Traffic accidents are a global safety concern, resulting in numerous fatalities each year. A considerable number of these deaths are caused by animal-vehicle collisions (AVCs), which not only endanger human lives but also present serious risks to animal populations. This paper presents an innovative self-training methodology aimed at detecting rare animals, such as the cassowary in Australia, whose survival is threatened by road accidents. The proposed method addresses critical real-world challenges, including acquiring and labelling sensor data for rare animal species in resource-limited environments. It achieves this by leveraging cloud and edge computing, and automatic data labelling to improve the detection performance of the field-deployed model iteratively. Our approach introduces Label-Augmentation Non-Maximum Suppression (LA-NMS), which incorporates a vision-language model (VLM) to enable automated data labelling. During a five-month deployment, we confirmed the method's robustness and effectiveness, resulting in improved object detection accuracy and increased prediction confidence.

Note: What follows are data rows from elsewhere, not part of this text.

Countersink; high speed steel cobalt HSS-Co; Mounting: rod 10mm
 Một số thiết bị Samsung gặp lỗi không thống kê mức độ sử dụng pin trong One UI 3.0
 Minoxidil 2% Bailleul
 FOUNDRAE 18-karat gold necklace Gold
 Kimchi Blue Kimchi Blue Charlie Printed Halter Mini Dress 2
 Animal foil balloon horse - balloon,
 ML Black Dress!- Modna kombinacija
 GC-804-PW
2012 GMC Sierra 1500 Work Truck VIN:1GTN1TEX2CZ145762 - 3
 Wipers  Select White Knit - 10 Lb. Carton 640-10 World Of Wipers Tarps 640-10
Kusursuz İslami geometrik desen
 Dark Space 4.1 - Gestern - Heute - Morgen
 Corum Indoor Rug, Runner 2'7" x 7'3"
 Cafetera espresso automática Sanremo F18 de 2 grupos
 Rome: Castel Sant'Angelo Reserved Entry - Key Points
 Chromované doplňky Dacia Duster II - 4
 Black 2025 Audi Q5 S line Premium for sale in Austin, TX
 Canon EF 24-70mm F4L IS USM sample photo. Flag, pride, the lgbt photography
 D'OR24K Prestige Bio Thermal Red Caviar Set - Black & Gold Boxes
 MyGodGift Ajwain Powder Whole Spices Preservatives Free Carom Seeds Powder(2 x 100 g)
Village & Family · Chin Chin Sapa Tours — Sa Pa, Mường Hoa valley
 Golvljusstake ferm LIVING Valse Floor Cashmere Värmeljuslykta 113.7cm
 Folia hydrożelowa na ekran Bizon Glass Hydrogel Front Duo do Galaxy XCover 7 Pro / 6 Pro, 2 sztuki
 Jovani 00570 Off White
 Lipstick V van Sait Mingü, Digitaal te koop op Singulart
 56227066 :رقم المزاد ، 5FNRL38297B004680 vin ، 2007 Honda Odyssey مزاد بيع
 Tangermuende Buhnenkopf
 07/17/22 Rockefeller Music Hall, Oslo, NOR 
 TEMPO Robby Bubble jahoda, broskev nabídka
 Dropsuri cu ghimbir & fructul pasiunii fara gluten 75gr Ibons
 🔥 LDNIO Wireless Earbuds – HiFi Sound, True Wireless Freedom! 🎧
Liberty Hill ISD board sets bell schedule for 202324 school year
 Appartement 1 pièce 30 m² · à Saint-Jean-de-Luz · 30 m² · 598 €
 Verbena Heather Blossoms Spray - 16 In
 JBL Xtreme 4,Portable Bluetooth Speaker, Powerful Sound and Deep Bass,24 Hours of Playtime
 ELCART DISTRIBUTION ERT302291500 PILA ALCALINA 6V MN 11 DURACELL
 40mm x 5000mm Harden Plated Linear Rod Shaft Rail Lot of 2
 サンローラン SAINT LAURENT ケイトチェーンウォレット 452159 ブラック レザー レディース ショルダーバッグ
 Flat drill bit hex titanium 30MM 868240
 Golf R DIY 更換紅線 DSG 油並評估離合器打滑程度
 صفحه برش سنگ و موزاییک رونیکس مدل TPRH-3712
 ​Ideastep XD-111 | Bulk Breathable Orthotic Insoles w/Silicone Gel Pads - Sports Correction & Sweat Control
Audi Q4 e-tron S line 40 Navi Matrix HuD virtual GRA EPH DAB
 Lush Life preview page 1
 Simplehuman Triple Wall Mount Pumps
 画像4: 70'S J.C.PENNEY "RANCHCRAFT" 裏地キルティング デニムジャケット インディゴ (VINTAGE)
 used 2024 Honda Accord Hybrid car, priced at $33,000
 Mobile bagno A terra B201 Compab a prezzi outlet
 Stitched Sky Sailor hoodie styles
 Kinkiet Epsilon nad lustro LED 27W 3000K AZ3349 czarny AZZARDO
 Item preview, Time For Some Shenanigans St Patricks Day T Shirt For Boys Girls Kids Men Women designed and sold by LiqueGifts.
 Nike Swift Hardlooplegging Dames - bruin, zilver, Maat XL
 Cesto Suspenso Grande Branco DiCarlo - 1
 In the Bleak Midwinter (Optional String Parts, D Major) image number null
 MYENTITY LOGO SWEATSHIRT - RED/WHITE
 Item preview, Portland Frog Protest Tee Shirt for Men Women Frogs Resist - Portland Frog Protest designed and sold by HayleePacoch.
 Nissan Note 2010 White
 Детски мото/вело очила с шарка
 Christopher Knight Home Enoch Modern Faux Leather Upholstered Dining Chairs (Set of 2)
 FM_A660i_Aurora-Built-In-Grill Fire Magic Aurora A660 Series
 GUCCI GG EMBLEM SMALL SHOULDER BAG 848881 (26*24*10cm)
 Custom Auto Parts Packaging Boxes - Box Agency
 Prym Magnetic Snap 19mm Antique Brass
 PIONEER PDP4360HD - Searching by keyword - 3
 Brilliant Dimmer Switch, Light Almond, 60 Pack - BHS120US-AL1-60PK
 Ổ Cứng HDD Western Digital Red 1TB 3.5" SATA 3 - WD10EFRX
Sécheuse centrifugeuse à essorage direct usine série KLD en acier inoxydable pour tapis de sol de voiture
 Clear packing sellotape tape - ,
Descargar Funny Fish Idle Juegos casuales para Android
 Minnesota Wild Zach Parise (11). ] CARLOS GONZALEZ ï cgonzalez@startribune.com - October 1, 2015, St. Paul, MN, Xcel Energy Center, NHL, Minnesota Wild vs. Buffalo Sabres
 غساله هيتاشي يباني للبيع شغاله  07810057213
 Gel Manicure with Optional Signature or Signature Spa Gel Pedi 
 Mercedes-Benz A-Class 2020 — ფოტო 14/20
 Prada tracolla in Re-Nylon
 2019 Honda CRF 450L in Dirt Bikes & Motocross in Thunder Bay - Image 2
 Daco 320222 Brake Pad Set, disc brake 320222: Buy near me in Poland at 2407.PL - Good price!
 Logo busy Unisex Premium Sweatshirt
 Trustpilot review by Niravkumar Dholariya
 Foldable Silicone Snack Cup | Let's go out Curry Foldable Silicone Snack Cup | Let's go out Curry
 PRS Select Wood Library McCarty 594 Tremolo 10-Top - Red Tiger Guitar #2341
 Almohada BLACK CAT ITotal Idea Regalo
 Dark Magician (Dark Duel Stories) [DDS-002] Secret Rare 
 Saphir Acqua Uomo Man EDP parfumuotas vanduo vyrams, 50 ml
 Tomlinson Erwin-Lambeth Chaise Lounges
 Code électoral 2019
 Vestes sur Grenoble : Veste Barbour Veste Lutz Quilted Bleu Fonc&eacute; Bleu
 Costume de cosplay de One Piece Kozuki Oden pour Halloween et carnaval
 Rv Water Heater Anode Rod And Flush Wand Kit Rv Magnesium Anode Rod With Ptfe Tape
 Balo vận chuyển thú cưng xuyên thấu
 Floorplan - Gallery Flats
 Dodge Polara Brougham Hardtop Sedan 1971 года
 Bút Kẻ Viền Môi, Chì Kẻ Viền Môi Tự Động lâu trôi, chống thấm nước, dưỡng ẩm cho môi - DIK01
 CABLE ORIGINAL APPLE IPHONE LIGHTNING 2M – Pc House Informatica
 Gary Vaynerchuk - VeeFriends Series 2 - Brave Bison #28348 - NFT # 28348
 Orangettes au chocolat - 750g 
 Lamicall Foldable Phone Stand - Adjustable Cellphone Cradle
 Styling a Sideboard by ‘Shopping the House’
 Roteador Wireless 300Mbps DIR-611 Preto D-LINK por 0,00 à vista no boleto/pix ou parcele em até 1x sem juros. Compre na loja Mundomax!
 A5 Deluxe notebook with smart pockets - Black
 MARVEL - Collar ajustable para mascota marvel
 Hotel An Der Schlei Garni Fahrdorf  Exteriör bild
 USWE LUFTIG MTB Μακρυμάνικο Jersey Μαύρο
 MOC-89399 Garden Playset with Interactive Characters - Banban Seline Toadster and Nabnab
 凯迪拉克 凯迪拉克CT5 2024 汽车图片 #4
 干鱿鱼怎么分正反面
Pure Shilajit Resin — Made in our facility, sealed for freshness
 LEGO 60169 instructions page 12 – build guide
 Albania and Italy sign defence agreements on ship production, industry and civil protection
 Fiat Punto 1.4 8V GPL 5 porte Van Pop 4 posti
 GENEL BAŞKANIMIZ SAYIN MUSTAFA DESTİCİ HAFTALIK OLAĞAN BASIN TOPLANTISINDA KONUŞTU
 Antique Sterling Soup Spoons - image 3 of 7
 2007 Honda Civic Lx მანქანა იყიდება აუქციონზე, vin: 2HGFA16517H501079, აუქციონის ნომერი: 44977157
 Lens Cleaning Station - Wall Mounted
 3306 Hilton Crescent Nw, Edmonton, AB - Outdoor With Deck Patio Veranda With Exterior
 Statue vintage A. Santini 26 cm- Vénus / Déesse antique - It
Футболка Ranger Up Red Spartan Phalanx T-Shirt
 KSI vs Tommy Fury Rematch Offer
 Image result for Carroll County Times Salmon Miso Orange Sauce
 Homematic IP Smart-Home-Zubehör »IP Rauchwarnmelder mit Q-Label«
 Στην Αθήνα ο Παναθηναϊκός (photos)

The source code is available: https://github.com/acfr/CassDetect

Paper Structure

This paper contains 28 sections, 4 equations, 8 figures, 3 tables.

Figures (8)

  • Figure 1: Deployed system identifying a cassowary crossing a busy road. Upon detecting a cassowary, as illustrated in (a), the system alerts approaching vehicles through a variable message sign (VMS) to help prevent potential collisions, as shown in (b). (Message design credit: Ioni Lewis, Queensland University of Technology)
  • Figure 2: Overview of the proposed self-training ML scheme for roadside animal detection. Initially, the cloud-based model $W_{\text{cloud}}$ synthesises images of cassowaries and generates the pseudo-labels using the web-sourced cassowary images and field background images. These images are used to train the initial field detection model for deployment on the edge device. In the deployment environment, this field model $W_{\text{field}}$ processes images captured in real time and selects relevant data to send back to the cloud server. $W_{\text{cloud}}$ then automatically processes the received field data, generating pseudo-labels, which are used to fine-tune $W_{\text{field}}$. This iterative cycle progressively improves the detection performance of $W_{\text{field}}$. Note that the pseudo-labelling task is performed using the proposed LA-NMS approach, which integrates a VLM (i.e., OWL-VIT minderer2024scaling in our work), within $W_{\text{cloud}}$.
  • Figure 3: Workflow of the proposed LA-NMS. The approach begins by taking an input animal label and generating multiple related class labels. These augmented labels and input images are encoded using a text transformer encoder and a vision transformer encoder, respectively, within a VLM, i.e., OWL-VIT in this work. This process facilitates the identification of detection candidates in the input images based on the augmented labels. With detection results, the LA-NMS approach then applies NMS to eliminate redundant bounding boxes, selecting the most likely candidates as the output pseudo labels.
  • Figure 4: Comparison of mAP for various object classes from the VOC dataset, analysed with and without LA-NMS. 'Label Aug.' in the legend refers to LA-NMS.
  • Figure 5: Performance of the VLM with and without LA-NMS enabled across various threshold settings. 'Label Aug.' in the legend refers to LA-NMS. The results were obtained based on the field evaluation dataset.